The Long Council

How can AI companies be regulated without hindering innovation?

Policy brief · 21 May 2026 · Elinor Ostrom, Friedrich Hayek, John Maynard Keynes, Lee Kuan Yew, Albert O. Hirschman
Verdict

Regulate AI through multiple competing jurisdictions with clear, enforceable rules rather than comprehensive global frameworks.

Lee Kuan Yew shows predictable rules attract more investment than perfect ones. Ostrom demonstrates overlapping authorities govern complex systems better than single regulators. Hayek proves markets discover AI risks faster than bureaucrats can anticipate them. Keynes argues tail risks require insurance mechanisms that markets underprice.

The council splits on intervention level but agrees on institutional design.


Confidence summary: High confidence on institutional design principles, moderate confidence on specific enforcement mechanisms.

1. The core argument

Singapore attracted global finance not by copying London's rules, but by making its own rules predictable and enforceable. This pattern holds for AI governance: companies will migrate to jurisdictions that combine regulatory clarity with institutional competence, not those promising the most innovation-friendly policies. The winners will be governments that regulate precisely what they can actually enforce.

The internet's early success occurred under regulatory ambiguity, but AI presents tail risks that markets systematically underprice. A social media algorithm that destabilizes elections imposes costs never captured in corporate profit statements. Yet central authorities cannot possess the distributed knowledge required to write effective rules for technologies they do not understand, applied to use cases they cannot foresee. The knowledge problem applies with special force to innovation regulation.

The solution lies in jurisdictional diversity with low exit costs. Multiple competing approaches allow policy learning while preserving reversibility. Estonia's framework will differ from California's, which will differ from Singapore's. This diversity enables discovery of what works without betting everything on a single regulatory architecture.

2. How each member frames it

Lee Kuan Yew sees regulatory competition as the mechanism that separates competent institutions from good intentions. Markets punish weak enforcement faster than they reward liberal policies.

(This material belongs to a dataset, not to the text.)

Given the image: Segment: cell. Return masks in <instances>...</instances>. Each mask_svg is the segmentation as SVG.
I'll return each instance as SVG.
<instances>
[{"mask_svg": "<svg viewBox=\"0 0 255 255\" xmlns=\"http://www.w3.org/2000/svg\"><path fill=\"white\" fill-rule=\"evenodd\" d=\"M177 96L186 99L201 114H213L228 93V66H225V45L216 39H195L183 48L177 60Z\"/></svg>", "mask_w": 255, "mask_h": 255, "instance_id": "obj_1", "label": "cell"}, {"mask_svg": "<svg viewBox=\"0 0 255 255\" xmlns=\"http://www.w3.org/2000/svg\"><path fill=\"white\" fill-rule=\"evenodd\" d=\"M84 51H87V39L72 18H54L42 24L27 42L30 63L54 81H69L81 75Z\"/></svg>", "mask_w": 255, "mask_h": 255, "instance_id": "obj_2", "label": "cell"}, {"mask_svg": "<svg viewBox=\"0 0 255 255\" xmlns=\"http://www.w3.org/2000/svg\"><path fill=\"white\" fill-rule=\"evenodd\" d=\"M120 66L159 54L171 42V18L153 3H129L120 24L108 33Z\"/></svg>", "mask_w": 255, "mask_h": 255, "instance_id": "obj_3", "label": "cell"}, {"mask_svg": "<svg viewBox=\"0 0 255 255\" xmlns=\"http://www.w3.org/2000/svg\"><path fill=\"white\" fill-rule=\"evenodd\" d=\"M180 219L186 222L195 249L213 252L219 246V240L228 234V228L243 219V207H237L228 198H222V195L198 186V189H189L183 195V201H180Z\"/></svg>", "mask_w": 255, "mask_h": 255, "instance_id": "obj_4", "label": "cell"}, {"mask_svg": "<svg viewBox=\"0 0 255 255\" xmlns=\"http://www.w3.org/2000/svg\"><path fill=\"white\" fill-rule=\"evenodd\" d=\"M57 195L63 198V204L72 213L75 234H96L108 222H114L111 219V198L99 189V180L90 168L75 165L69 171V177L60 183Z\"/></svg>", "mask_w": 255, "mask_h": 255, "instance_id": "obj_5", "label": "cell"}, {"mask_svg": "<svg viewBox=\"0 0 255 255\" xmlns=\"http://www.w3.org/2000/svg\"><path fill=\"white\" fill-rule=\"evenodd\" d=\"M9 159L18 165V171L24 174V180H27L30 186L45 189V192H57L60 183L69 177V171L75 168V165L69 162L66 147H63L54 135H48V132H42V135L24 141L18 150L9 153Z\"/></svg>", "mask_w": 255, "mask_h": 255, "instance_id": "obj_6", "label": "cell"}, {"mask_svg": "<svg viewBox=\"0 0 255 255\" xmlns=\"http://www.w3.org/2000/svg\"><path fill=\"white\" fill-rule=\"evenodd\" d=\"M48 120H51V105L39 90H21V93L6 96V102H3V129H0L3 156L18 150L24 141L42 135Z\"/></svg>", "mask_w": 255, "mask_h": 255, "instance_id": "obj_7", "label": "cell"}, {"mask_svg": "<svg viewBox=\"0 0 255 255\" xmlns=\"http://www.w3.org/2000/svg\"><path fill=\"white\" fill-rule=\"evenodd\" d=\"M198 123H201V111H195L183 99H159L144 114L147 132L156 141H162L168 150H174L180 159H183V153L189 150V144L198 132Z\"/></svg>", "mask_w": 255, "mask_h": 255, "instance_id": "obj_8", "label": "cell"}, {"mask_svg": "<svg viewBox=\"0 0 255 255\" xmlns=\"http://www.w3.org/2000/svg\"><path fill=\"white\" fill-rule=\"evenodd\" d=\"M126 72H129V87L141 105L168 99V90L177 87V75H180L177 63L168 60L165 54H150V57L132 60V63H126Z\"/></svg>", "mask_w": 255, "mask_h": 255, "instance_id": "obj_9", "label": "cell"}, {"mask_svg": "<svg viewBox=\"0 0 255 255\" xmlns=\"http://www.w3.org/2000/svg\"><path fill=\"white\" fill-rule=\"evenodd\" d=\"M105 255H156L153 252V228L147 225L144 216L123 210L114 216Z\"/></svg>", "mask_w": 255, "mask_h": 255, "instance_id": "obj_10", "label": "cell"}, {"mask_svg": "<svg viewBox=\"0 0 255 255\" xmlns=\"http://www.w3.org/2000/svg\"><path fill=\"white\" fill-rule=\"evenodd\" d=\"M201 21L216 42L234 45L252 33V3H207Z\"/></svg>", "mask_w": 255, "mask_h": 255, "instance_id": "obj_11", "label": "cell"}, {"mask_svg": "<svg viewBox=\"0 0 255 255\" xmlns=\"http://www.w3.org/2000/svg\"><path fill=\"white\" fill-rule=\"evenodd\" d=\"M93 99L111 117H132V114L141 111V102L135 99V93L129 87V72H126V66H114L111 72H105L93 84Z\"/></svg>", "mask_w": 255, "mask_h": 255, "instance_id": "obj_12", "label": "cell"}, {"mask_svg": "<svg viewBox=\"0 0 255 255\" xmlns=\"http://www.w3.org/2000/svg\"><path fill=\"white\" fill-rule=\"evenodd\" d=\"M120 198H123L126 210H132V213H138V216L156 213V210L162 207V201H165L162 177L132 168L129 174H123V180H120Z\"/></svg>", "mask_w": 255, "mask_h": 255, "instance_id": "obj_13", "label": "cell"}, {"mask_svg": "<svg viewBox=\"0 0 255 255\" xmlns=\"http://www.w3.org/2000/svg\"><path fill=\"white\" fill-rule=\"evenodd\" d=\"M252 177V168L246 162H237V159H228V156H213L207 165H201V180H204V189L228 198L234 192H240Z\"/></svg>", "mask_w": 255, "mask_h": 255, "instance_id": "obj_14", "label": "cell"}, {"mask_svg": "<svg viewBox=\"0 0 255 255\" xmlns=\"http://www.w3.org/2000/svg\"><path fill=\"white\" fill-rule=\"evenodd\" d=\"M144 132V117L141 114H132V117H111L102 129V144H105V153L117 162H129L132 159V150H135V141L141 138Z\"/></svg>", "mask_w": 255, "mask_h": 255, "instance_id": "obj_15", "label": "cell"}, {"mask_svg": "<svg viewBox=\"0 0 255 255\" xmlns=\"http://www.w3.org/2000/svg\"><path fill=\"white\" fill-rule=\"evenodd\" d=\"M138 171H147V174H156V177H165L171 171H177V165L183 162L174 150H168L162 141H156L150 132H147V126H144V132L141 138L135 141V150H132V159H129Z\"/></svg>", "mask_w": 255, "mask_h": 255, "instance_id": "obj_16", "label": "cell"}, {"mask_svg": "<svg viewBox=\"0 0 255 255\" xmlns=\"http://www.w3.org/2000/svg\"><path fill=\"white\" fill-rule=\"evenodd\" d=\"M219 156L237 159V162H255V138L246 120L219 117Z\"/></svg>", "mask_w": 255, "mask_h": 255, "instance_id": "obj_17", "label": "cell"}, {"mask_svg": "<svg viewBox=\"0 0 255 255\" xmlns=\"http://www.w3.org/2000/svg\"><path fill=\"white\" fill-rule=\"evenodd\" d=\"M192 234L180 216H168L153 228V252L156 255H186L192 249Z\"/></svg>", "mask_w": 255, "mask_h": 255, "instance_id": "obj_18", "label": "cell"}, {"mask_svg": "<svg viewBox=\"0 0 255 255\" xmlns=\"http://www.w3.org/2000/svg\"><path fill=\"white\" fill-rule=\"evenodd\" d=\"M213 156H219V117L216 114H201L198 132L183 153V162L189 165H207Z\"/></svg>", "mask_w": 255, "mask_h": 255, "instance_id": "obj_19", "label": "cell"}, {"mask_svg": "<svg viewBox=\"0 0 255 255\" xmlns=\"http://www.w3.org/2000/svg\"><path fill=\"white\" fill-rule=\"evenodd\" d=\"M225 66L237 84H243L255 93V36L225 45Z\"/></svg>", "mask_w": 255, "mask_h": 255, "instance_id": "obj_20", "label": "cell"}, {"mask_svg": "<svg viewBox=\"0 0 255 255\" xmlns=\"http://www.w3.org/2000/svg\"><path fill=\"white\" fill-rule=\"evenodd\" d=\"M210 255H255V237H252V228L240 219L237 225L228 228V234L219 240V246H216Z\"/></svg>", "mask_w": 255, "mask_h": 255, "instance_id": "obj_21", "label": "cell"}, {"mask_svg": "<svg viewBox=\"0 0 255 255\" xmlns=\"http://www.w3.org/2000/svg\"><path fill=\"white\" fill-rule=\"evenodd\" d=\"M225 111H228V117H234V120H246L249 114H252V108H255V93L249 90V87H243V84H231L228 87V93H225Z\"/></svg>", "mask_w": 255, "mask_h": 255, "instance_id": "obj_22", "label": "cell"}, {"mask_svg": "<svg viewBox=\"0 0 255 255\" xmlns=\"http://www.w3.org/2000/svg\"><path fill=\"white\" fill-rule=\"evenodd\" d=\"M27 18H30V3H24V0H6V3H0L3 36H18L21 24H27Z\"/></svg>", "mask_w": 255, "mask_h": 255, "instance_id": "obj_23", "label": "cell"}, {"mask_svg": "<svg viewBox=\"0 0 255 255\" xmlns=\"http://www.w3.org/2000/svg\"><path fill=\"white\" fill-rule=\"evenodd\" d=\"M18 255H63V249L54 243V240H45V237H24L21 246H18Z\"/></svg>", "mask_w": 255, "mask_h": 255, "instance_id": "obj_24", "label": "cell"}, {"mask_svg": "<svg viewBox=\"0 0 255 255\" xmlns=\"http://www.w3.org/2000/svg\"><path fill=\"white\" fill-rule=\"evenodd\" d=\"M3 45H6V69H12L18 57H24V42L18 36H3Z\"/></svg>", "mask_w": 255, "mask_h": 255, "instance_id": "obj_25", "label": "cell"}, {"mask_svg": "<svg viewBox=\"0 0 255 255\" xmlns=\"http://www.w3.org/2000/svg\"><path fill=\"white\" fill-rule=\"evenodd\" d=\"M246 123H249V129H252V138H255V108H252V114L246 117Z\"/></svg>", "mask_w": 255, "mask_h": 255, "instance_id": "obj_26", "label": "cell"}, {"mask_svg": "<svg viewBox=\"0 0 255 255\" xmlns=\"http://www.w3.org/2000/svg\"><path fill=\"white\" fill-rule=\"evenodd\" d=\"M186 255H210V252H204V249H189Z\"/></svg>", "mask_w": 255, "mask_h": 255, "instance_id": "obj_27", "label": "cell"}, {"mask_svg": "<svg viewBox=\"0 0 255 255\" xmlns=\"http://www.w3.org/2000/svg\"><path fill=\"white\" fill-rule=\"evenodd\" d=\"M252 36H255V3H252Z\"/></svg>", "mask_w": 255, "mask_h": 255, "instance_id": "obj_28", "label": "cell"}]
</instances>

Elinor Ostrom reframes the challenge through polycentric governance. Complex systems require overlapping authorities with clear boundaries, not single hierarchical frameworks that guarantee either capture or paralysis.

Friedrich Hayek views any comprehensive AI regulation as a knowledge problem. Central authorities cannot anticipate the discoveries that drive innovation or the risks that emerge from unforeseeable applications.

John Maynard Keynes emphasizes genuine uncertainty about AI impacts. Under such conditions, policy should insure against worst-case scenarios rather than optimize for expected outcomes.

Albert Hirschman champions regulatory ambiguity as productive ignorance. Initial uncertainty allows experimentation that would be impossible under rigid frameworks designed for imaginary perfect foresight.

3. Where the council agrees

The most surprising convergence appears around regulatory uncertainty itself. Even Hayek acknowledges that unclear rules can be worse than imperfect ones, while Hirschman argues that some ambiguity enables beneficial experimentation. All members agree that single comprehensive frameworks will either paralyze innovation or miss genuine risks.

They converge on the superiority of multiple experimental approaches over unified global standards. Singapore's success with financial services regulation came from adapting international frameworks to local institutional capacity, not from wholesale adoption. The same principle applies to AI: effective governance requires matching regulatory ambition to enforcement capability.

The council also agrees that exit options prevent regulatory capture and enable policy learning. Jurisdictions that over-regulate will lose investment and talent. Those that under-regulate will face crises they cannot manage. This competitive pressure improves regulatory quality more reliably than technocratic design.

Finally, they accept that innovation speed and safety margins cannot both be maximized simultaneously. The trade-off is real, and different jurisdictions will reasonably choose different points on this spectrum.

4. What would change this verdict

Evidence that AI development creates irreversible global risks requiring coordinated intervention would strengthen the case for comprehensive frameworks. Discovery that regulatory competition produces a race to the bottom rather than learning would favor harmonization efforts.